I ask because a key claim in Tao's proof of Gromov's theorem on groups of polynomial growth is that such a homomorphism exists (for $G$ a subset of a compact Lie group — I don't know if this matters). (Having reread the post, Tao does not make that claim; I am still interested in the question, though). And yet it is not obvious to me, nor can I think of a counterexample.
I can prove the claim when $G$ is virtually central (i.e., $[G:Z(G)]<\infty$). For: since $G$ is infinite but $[G:Z(G)]$ is not, so must $Z(G)$ be. In any group, $Z(G)$ injects into the abelianization $G^\text{ab}=G/[G,G]$. Of course, there are infinite abelian groups with no direct factor of infinite order (e.g. $\mathbb{Q}/\mathbb{Z}$), but none are finitely generated. And $G^\text{ab}$ is finitely generated by $X^\text{ab}$.
Now, $$H/[G,H]\subseteq Z(G/[G,H])$$ so that $G/[G,H]$ is virtually central, but it isn't clear to me that $Z(G/[G,H])$ should be an infinite group anymore.
Best Answer
As Moishe Kohan points out in the comments, the infinite dihedral group $$D_{\infty}=\langle\rho,\sigma:\sigma^2=1,\sigma\rho\sigma=\rho^{-1}\rangle$$ is a counterexample.
The group $D_{\infty}$ is infinite and finitely generated, with index-$2$ abelian subgroup $\langle\rho\rangle$. But the commutator subgroup of $D_{\infty}$ is $\langle\rho^2\rangle$, so that $D_{\infty}$ has finite abelianization.
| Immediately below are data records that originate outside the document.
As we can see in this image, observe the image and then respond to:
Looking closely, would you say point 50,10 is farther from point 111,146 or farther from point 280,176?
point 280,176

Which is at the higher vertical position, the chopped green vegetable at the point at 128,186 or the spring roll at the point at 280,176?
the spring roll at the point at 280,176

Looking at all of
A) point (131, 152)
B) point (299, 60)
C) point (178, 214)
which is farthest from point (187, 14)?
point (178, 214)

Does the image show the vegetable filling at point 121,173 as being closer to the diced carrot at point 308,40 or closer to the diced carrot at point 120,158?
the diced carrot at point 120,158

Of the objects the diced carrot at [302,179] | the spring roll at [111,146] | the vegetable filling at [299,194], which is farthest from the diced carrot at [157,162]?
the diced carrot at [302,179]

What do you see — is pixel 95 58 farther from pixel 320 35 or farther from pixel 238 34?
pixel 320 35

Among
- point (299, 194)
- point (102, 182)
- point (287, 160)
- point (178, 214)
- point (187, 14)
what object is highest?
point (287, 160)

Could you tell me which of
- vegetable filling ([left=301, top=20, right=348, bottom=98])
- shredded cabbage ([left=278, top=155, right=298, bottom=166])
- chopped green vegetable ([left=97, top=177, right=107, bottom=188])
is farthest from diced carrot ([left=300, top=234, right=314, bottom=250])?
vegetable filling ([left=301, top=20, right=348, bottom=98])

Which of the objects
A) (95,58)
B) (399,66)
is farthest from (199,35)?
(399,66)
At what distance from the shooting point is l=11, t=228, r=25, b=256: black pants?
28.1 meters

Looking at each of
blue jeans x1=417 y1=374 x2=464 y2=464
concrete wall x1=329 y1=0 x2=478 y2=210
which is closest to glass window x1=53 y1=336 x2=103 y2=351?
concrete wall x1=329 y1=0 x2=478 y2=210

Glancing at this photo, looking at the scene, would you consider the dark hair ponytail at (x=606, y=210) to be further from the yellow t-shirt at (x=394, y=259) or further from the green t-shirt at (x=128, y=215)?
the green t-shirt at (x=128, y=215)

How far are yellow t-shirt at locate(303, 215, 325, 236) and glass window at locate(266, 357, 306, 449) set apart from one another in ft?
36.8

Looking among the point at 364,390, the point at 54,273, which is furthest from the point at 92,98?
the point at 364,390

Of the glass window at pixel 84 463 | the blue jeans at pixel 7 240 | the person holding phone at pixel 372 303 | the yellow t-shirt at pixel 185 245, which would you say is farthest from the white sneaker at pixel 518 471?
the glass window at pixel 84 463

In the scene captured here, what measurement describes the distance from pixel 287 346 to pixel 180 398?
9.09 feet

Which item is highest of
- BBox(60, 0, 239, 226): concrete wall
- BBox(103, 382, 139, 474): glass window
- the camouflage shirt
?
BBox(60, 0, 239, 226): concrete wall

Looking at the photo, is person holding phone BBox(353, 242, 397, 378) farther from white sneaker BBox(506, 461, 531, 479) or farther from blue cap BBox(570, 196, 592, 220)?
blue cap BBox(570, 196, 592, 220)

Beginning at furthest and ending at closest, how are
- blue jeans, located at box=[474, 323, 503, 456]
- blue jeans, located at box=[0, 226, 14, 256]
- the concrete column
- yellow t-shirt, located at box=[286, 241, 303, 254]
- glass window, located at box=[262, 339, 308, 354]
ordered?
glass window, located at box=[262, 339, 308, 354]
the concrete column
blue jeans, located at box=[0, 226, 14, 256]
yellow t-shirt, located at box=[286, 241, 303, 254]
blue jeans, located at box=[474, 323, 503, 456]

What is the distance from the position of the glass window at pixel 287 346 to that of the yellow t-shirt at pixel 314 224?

More generally, let $V$ be any infinite abelian group generated by finite $S$ and let finite $G\leq\mathrm{Aut}(V)$ act on $V$ such that, for any $s\in S$, there exists $T\in G$ and $v\in V$ with $Tv=v+s$ (in fancy language: as a $\mathbb{Z}[G]$-module, $V$ is trivial modulo the augmentation ideal). Then consider the semidirect product $H=V\rtimes G$. $H$ is then infinite, virtually abelian, and finitely generated. For any $v\in V$ and $T\in G$, we have $$TvT^{-1}v^{-1}=Tv-v$$ Thus then $V\subseteq[H,H]$, so that $H^\text{ab}$ is finite.